→ Work to do:
Pull every line of the records below into your answer without changing a word, and leave the pictures out.

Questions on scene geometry

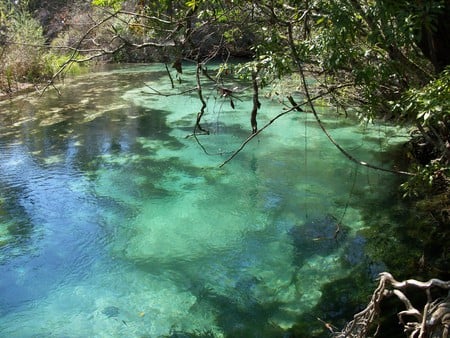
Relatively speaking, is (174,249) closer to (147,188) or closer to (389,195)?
(147,188)

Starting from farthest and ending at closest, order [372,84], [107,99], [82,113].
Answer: [107,99], [82,113], [372,84]

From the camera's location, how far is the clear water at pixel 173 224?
4086 mm

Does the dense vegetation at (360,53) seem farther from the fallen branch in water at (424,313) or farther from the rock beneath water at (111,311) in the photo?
the rock beneath water at (111,311)

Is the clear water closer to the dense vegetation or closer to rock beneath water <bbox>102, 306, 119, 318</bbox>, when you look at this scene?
rock beneath water <bbox>102, 306, 119, 318</bbox>

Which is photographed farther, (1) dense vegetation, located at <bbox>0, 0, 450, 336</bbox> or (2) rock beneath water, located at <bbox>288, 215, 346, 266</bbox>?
(2) rock beneath water, located at <bbox>288, 215, 346, 266</bbox>

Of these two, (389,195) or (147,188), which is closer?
(389,195)

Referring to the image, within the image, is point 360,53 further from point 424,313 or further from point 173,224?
point 173,224

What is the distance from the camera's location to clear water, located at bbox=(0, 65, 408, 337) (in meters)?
4.09

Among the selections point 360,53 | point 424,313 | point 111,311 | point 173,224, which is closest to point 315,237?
point 173,224

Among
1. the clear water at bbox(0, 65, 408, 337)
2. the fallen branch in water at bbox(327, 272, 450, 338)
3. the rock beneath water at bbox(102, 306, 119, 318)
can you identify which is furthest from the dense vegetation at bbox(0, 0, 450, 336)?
the rock beneath water at bbox(102, 306, 119, 318)

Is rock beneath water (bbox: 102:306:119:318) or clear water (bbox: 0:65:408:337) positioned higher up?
clear water (bbox: 0:65:408:337)

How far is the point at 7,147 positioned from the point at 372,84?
8.14 m

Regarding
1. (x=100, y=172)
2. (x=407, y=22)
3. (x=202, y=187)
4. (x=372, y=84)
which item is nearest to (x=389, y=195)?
(x=202, y=187)

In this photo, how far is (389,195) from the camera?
6.09m
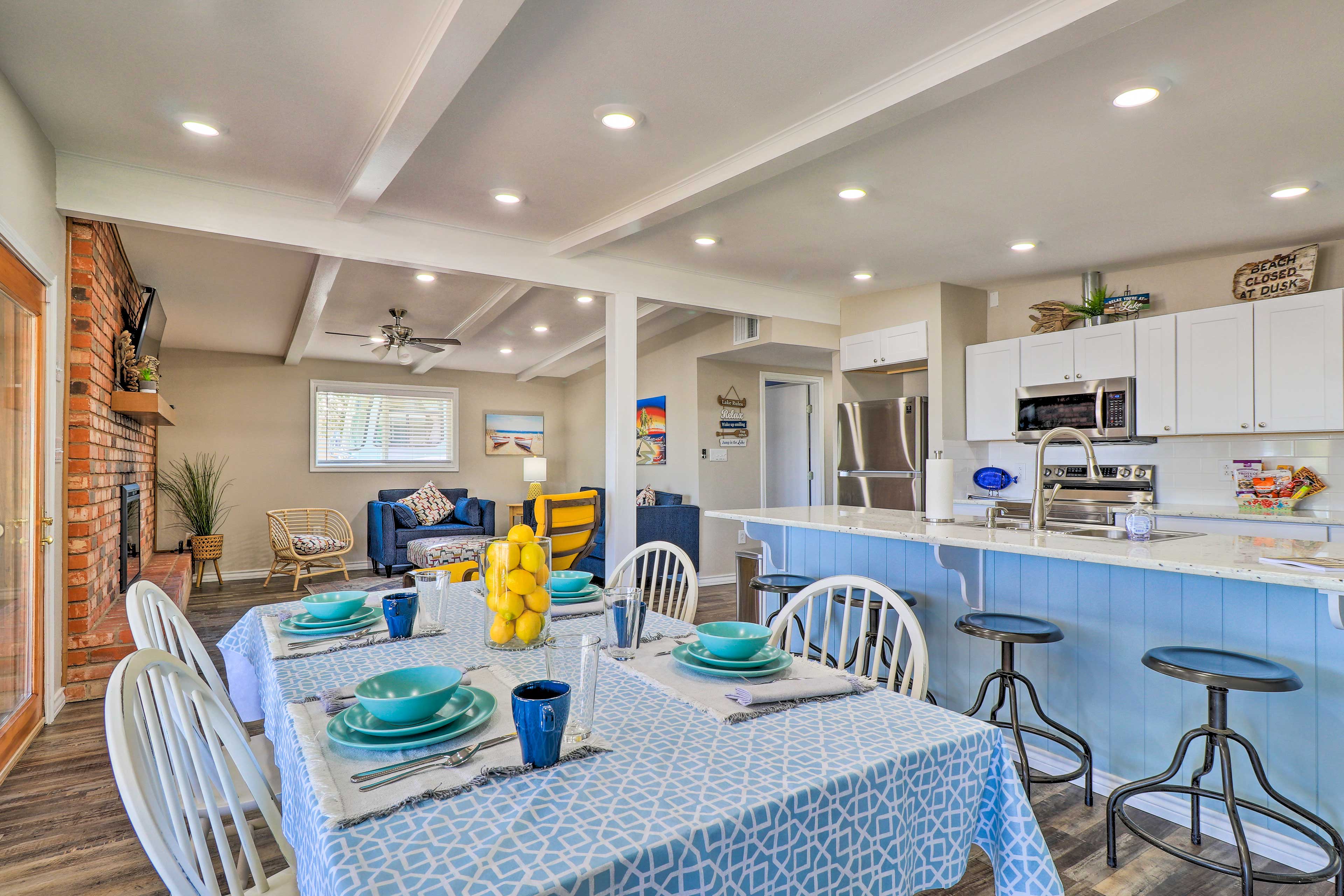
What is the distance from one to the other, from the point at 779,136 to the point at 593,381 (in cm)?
605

→ Answer:
Relatively speaking, is (174,249) closer to (147,188) or closer to (389,195)?
(147,188)

Starting from farthest and ending at closest, order [372,84], [107,99], [82,113].
Answer: [107,99], [82,113], [372,84]

From the camera's location, how far is the clear water at pixel 173 224?
4086 mm

Does the dense vegetation at (360,53) seem farther from the fallen branch in water at (424,313) or farther from the rock beneath water at (111,311) in the photo?
the rock beneath water at (111,311)

Is the clear water closer to the dense vegetation or closer to rock beneath water <bbox>102, 306, 119, 318</bbox>, when you look at this scene?
rock beneath water <bbox>102, 306, 119, 318</bbox>

Which is photographed farther, (1) dense vegetation, located at <bbox>0, 0, 450, 336</bbox> or (2) rock beneath water, located at <bbox>288, 215, 346, 266</bbox>?
(2) rock beneath water, located at <bbox>288, 215, 346, 266</bbox>

Of these two, (389,195) or (147,188), which is closer?
(389,195)

Referring to the image, within the image, is point 360,53 further from point 424,313 or further from point 173,224?
point 173,224

What is the distance from the camera's location to clear water, located at bbox=(0, 65, 408, 337) (in meters)?
4.09

Among the selections point 360,53 | point 424,313 | point 111,311 | point 173,224, which is closest to point 315,237?
point 173,224

Among
1. the clear water at bbox(0, 65, 408, 337)
2. the fallen branch in water at bbox(327, 272, 450, 338)
3. the rock beneath water at bbox(102, 306, 119, 318)
can you identify which is furthest from the dense vegetation at bbox(0, 0, 450, 336)?
the rock beneath water at bbox(102, 306, 119, 318)

Is rock beneath water (bbox: 102:306:119:318) or clear water (bbox: 0:65:408:337) positioned higher up?
clear water (bbox: 0:65:408:337)

How far is the point at 7,147 positioned from the point at 372,84?
8.14 m

Regarding
1. (x=100, y=172)
2. (x=407, y=22)
3. (x=202, y=187)
4. (x=372, y=84)
which item is nearest to (x=389, y=195)?
(x=202, y=187)

In this photo, how far is (389,195) from the camera?
6.09m
What is the distance from one to the other, from the point at 779,136 to the point at 593,381 (in cm)?
605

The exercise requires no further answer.